Rewrite all of the rows below, swapping every occurrence of "horse's hind leg" for "horse's rear leg" and leaving everything else unchanged.

**Material provided:**
━━━━
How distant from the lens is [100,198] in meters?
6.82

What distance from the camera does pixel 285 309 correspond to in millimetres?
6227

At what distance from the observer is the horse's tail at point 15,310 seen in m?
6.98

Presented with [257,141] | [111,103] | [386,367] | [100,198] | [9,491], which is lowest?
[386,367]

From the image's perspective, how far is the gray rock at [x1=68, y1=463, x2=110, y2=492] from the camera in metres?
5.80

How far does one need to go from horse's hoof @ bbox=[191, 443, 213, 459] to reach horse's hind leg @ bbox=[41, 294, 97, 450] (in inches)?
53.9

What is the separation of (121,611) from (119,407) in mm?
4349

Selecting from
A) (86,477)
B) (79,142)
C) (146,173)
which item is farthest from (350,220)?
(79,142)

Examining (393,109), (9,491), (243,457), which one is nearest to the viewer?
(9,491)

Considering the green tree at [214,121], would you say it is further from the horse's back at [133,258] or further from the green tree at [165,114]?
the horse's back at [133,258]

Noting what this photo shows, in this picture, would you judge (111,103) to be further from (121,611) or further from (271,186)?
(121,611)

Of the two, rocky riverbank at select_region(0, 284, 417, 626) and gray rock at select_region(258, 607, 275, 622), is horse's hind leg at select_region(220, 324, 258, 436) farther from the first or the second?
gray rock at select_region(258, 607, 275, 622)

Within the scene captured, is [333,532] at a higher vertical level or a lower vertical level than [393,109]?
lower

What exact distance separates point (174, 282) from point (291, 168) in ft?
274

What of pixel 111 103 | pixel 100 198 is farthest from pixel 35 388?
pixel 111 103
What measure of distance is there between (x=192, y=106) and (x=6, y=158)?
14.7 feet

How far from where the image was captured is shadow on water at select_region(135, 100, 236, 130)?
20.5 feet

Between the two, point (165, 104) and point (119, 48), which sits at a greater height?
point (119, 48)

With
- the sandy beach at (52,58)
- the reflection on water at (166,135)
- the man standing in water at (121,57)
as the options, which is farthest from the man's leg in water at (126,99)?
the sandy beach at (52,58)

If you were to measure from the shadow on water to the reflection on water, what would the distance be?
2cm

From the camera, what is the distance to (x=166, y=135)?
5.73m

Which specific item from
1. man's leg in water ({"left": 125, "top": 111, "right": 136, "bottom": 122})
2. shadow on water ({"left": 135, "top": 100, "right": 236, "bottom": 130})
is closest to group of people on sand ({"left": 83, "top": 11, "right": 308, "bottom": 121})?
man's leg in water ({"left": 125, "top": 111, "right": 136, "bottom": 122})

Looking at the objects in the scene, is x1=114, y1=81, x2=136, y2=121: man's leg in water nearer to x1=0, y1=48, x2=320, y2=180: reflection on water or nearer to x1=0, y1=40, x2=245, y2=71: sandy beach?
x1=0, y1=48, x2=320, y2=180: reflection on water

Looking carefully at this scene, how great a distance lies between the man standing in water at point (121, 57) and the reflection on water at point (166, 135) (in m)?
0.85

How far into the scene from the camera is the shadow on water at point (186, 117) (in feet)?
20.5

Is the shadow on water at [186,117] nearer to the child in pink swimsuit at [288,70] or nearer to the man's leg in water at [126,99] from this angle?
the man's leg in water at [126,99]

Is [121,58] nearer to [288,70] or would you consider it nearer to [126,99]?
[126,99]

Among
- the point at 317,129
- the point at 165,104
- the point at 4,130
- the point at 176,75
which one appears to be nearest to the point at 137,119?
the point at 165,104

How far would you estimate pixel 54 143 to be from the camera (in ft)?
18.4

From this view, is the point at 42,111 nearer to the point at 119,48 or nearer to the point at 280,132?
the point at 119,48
━━━━
**Solution below:**
How distant from the lens is [100,198] in meters?
6.82

What distance from the camera does pixel 285 309 correspond to in millimetres?
6227

At what distance from the observer is the horse's tail at point 15,310 seen in m?
6.98

Presented with [257,141] | [111,103] | [386,367] | [100,198] | [9,491], which is lowest?
[386,367]

From the image's perspective, how far is the gray rock at [x1=68, y1=463, x2=110, y2=492] from the camera in metres?
5.80

How far does one need to go from horse's hoof @ bbox=[191, 443, 213, 459] to reach horse's rear leg @ bbox=[41, 294, 97, 450] (in inches)?
53.9

What is the separation of (121,611) from (119,407) in mm?
4349

Selecting from
A) (86,477)
B) (79,142)
C) (146,173)
which item is farthest from (350,220)?
(79,142)

Examining (393,109), (9,491), (243,457), which one is nearest to the viewer?
(9,491)

Considering the green tree at [214,121], would you say it is further from the horse's back at [133,258] or further from the green tree at [165,114]?
the horse's back at [133,258]

Noting what this photo shows, in this picture, would you judge (111,103) to be further from (121,611) or further from (271,186)?
(121,611)

Of the two, rocky riverbank at select_region(0, 284, 417, 626) and gray rock at select_region(258, 607, 275, 622), is horse's rear leg at select_region(220, 324, 258, 436) farther from the first or the second?
gray rock at select_region(258, 607, 275, 622)

Within the scene captured, is [333,532] at a higher vertical level or a lower vertical level than [393,109]?
lower

What exact distance separates point (174, 282) from point (291, 168) in ft?
274

What of pixel 111 103 | pixel 100 198 is farthest from pixel 35 388?
pixel 111 103
What measure of distance is there between (x=192, y=106) and (x=6, y=158)?
14.7 feet

How far from where the image was captured is shadow on water at select_region(135, 100, 236, 130)?
20.5 feet

Between the two, point (165, 104) and point (119, 48), which sits at a greater height?
point (119, 48)

With
- the sandy beach at (52,58)
- the reflection on water at (166,135)
- the man standing in water at (121,57)
as the options, which is farthest from the man's leg in water at (126,99)?
the sandy beach at (52,58)

If you were to measure from the shadow on water to the reflection on water, what would the distance be?
2cm

From the camera, what is the distance to (x=166, y=135)?
5.73m

Which specific item from
1. man's leg in water ({"left": 125, "top": 111, "right": 136, "bottom": 122})
2. shadow on water ({"left": 135, "top": 100, "right": 236, "bottom": 130})
is closest to group of people on sand ({"left": 83, "top": 11, "right": 308, "bottom": 121})?
man's leg in water ({"left": 125, "top": 111, "right": 136, "bottom": 122})

Looking at the objects in the scene, is x1=114, y1=81, x2=136, y2=121: man's leg in water nearer to x1=0, y1=48, x2=320, y2=180: reflection on water or nearer to x1=0, y1=40, x2=245, y2=71: sandy beach?
x1=0, y1=48, x2=320, y2=180: reflection on water

Looking carefully at this scene, how great a distance lies between the man standing in water at point (121, 57) and the reflection on water at point (166, 135) (in m)?
0.85

How far into the scene from the camera is the shadow on water at point (186, 117) (in feet)?
20.5

Is the shadow on water at [186,117] nearer to the child in pink swimsuit at [288,70] or nearer to the man's leg in water at [126,99] from this angle?
the man's leg in water at [126,99]

Is [121,58] nearer to [288,70] or would you consider it nearer to [126,99]?
[126,99]

Among
- the point at 317,129
- the point at 165,104
- the point at 4,130
- the point at 176,75
which one appears to be nearest to the point at 137,119?
the point at 165,104

How far would you estimate pixel 54 143 to be from the camera (in ft)?
18.4

From this view, is the point at 42,111 nearer to the point at 119,48 or nearer to the point at 280,132?
the point at 119,48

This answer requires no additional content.